Identification of the HCoV-NL63 TRS elements

The 5' end of HCoV-NL63 genome RNA contains the L sequence of 72 nucleotides that ends with the L TRS element. This TRS has a high similarity to short sequences that are located in front of each open reading frame (S-ORF3-E-M-N) [22]. We previously identified the L TRS and body TRS of the N gene using a cDNA bank [6], which allowed us to predict the body TRS of the other genes. To confirm these predictions, we amplified and sequenced all sg mRNA fragments with a general L primer and gene-specific 3' primers in an RT-PCR protocol.

Inspection of sg mRNA junctions indicated that they are indeed composed of the part of the HCoV-NL63 genome that is directly downstream of a particular body TRS, with its 5' end derived from the leader sequence. Apparently, strand transfer occurred on the 5' end of the body TRS, as indicated in Figure 6. The most conserved TRS region was defined by multiple sequence alignment as AACUAAA (gray box). This core sequence is conserved in all sg mRNA, except for the E gene that contains the sub-optimal TRS core AACUAU A (Figure 6). Interestingly, the E gene contains a 13-nucleotide sequence upstream of the core sequence with perfect homology to the L sequence. Perhaps the upstream sequence compensates for the absence of an optimal TRS core during discontinuous (-) strand synthesis. This would suggest that these sequences are copied during (-) strand synthesis, and that the actual strand transfer within the E sequences occurred after copying of the core TRS and the next 13 nucleotides. Evidence for such a "delayed" strand transfer is provided by the junction analysis of the M and N sg mRNAs, which clearly demonstrates that the nucleotides directly upstream of the core TRS are derived from the body TRS element and not from the leader.
https://static-content.springer.com/image/art%3A10.1186%2F1743-422X-1-7/MediaObjects/12985_2004_Article_7_Fig6_HTML.jpg
Figure 6

Body-leader junctions of all HCoV-NL63 sg mRNAs. Shown on top is the leader (L) sequence and below the specific sequences upstream of the structural genes. The fusion of 5' L sequences to 3' sg RNA is indicated by the boxes. Sequence homology between the strands near the junction is marked by asterisks, the conserved AACUAAA TRS core is highlighted in gray.

Analysis of the subgenomic mRNAs of HCoV-NL63

To determine whether the predicted sg mRNAs encoding the S-ORF3-E-M-N proteins are produced in virus-infected cells, we performed Northern blot analysis on total cellular RNA (Figure 7). We used a (-) strand N gene probe that anneals to both genomic RNA and all sg (+) strand mRNAs. We included RNA from MHV-infected cells to obtain discrete size markers.

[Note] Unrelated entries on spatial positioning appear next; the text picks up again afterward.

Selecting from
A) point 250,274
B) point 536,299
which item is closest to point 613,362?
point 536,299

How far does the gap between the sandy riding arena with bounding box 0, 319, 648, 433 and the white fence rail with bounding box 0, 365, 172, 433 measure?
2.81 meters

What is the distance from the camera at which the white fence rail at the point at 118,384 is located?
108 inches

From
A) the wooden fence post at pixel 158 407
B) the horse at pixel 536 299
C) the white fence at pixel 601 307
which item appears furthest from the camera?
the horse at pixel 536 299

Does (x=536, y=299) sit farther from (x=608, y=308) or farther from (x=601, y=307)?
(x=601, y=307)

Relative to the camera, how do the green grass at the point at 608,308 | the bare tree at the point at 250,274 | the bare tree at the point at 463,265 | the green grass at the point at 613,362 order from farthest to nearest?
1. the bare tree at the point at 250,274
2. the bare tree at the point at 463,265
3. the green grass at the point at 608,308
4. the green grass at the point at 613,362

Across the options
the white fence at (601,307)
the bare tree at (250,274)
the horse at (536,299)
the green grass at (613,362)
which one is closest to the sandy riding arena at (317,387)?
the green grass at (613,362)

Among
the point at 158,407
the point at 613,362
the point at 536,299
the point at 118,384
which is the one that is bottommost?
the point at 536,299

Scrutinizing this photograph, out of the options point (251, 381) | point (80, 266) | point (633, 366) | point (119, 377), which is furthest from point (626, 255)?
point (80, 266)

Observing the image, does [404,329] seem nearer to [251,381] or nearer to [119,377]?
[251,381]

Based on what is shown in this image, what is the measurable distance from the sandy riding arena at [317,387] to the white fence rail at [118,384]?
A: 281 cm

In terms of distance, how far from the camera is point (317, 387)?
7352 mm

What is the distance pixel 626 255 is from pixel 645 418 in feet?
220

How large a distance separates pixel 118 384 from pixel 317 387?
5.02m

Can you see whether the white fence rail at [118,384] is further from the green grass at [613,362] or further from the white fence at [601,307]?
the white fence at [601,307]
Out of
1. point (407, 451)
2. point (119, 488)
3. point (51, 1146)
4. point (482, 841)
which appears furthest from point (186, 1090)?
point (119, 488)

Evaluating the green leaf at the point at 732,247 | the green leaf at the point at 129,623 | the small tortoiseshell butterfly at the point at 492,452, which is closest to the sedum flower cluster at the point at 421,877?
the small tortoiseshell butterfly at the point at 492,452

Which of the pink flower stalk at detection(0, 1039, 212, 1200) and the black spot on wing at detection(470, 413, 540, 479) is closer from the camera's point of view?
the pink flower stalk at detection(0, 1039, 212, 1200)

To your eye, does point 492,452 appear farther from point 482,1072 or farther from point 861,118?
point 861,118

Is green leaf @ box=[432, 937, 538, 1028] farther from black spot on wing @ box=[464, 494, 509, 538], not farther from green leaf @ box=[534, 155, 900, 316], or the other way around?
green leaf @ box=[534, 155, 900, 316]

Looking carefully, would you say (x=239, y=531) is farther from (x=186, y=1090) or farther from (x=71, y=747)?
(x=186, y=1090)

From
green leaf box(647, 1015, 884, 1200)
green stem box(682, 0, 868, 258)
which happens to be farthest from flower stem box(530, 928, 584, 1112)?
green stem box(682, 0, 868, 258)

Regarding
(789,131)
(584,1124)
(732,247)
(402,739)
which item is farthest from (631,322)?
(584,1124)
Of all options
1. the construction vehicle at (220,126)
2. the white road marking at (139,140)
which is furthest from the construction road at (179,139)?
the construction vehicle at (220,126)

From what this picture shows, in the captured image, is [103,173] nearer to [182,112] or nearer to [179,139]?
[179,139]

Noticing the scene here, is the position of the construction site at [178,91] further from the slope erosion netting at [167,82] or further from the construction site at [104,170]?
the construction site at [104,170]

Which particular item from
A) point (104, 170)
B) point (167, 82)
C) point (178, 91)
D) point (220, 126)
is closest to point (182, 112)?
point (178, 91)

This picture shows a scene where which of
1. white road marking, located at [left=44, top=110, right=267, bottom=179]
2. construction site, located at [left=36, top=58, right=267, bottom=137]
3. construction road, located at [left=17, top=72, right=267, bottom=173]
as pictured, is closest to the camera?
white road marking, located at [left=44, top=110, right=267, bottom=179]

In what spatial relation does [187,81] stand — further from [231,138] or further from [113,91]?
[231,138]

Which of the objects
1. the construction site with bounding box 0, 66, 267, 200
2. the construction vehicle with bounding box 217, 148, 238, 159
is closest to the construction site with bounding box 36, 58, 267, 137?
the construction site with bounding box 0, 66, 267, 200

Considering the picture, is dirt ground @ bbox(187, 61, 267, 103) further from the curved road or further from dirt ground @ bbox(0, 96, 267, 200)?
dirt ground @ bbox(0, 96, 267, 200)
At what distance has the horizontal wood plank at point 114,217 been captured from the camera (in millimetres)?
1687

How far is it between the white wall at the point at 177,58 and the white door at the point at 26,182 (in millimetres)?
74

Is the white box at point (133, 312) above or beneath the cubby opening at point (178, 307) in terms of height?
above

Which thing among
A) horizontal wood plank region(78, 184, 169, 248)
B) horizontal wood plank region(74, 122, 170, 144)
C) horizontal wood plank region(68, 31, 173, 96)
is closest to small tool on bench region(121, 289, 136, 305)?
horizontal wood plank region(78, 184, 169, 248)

Six distinct mRNAs are produced in HCoV-NL63 infected cells. The sizes of the RNA fragments were estimated and these values nicely fit the size of the genomic RNA and the five predicted sg mRNAs. All HCoV-NL63 ORFs that have the potential to encode viral proteins are indeed transcribed into sg mRNAs (Figure 7).
https://static-content.springer.com/image/art%3A10.1186%2F1743-422X-1-7/MediaObjects/12985_2004_Article_7_Fig7_HTML.jpg
Figure 7

The left panel shows the Northern blot analysis of HCoV-NL63 RNA in infected LLC-MK2 cells. RNA of HCoV-NL63 (NL63 lane) was compared with RNA of MHV strain A59 (MHV lane). Non-infected LLC-MK2 cells are included as a negative control (control lane). MHV RNA bands represent the complete genome (1) and sg mRNAs 2a (2), S (3), 17.8 (4), 13.1 and E (5), M (6), N (7). HCoV-NL63 RNA includes the complete genome (1) and sg mRNAs for S (2), ORF3 (3), E (4), M (5) and N (6). The right panel shows the MHV and HCoV-NL63 genome organization and the HCoV-NL63 sg-mRNAs.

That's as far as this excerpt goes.